Crawled caption data:
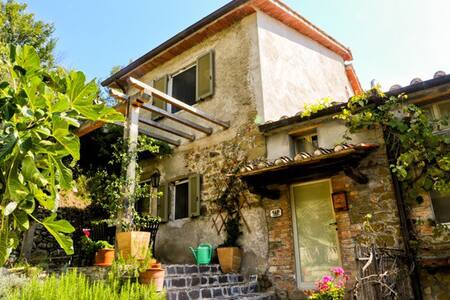 Tranquil Umbrian Hillside Getaway - San Leo Bastia - Casa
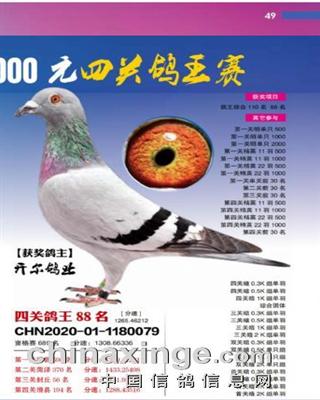 20年秋北京丰台区信鸽协会四关综合88名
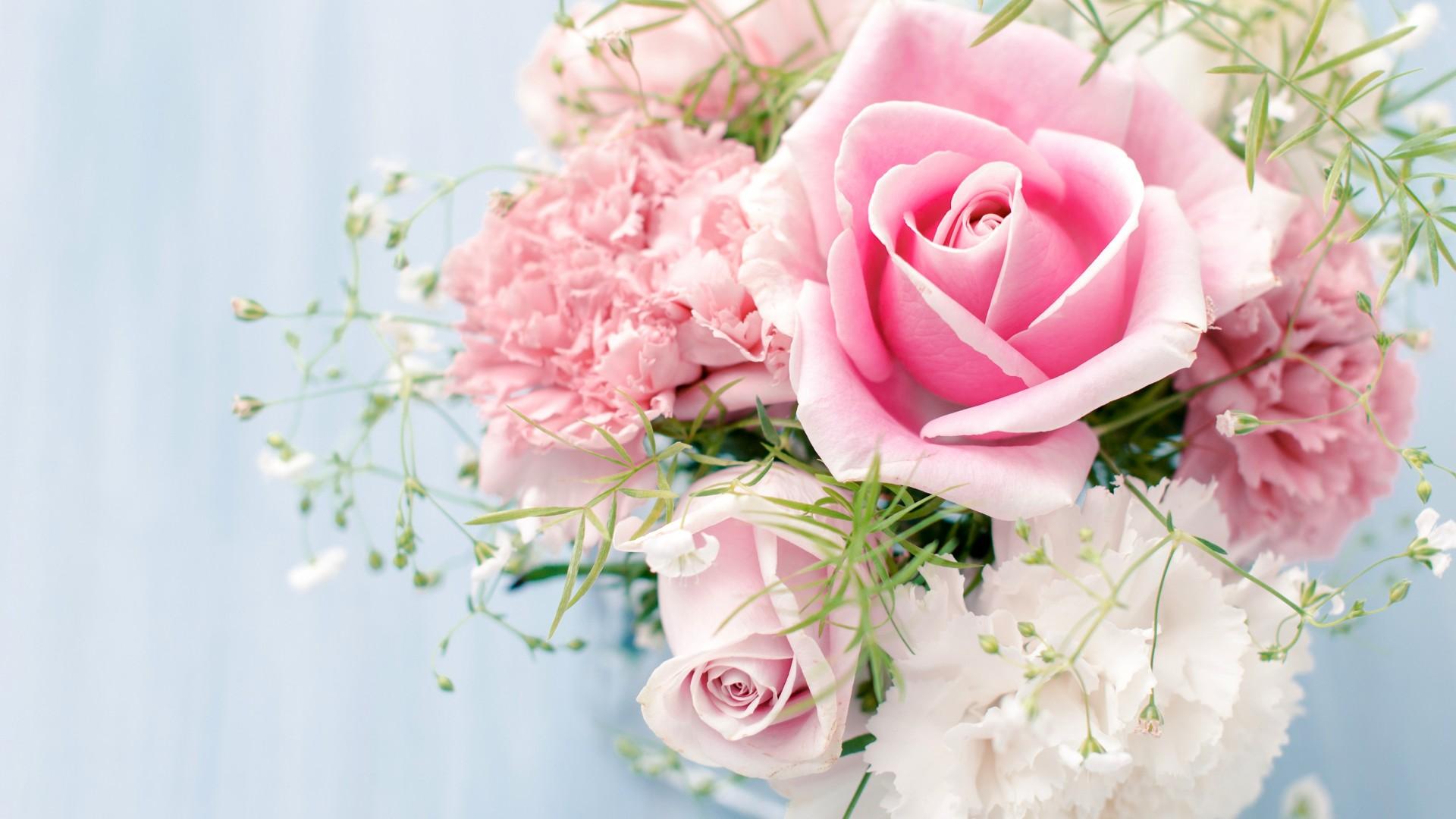 Roses - flowers Wallpaper  Roses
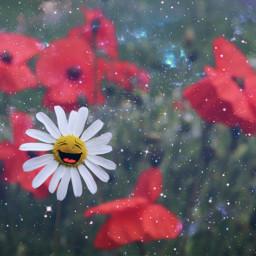 daisy flower stickers happiness poppy freetoedit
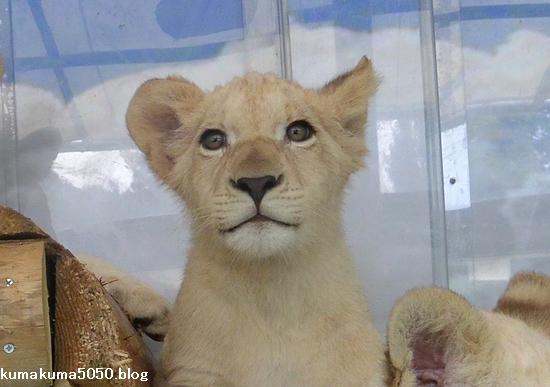 ホワイトライオンの赤ちゃん_54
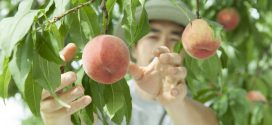 peach producers pick
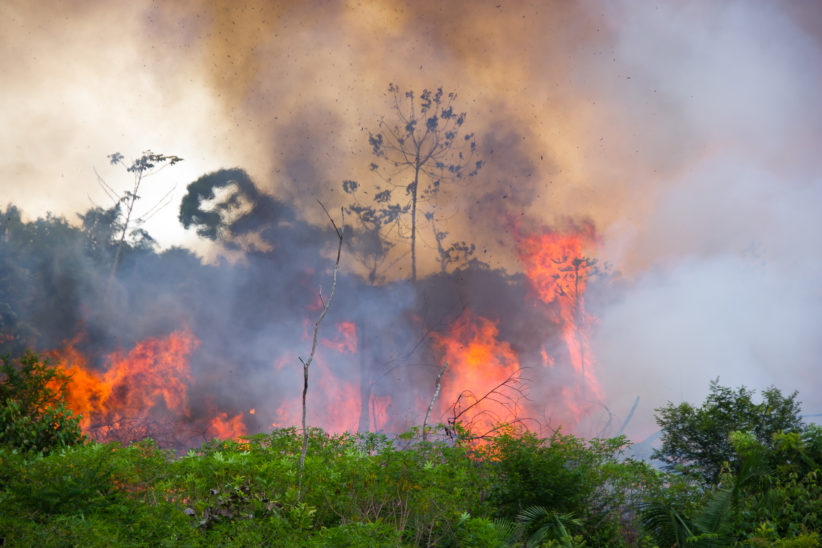 Record Number Of Fires Burning In Brazil's Amazon Rainforests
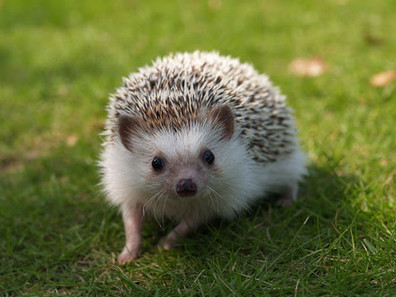 Hedgehogs linked to outbreak of rare salmonella infections | Minnesota Pet News | Scoop.it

Task brief
Please copy the entries in full. Leave each image out.

The completed task
 Tranquil Umbrian Hillside Getaway - San Leo Bastia - Casa
 20年秋北京丰台区信鸽协会四关综合88名
 Roses - flowers Wallpaper  Roses
 daisy flower stickers happiness poppy freetoedit
 ホワイトライオンの赤ちゃん_54
 peach producers pick
 Record Number Of Fires Burning In Brazil's Amazon Rainforests
 Hedgehogs linked to outbreak of rare salmonella infections | Minnesota Pet News | Scoop.it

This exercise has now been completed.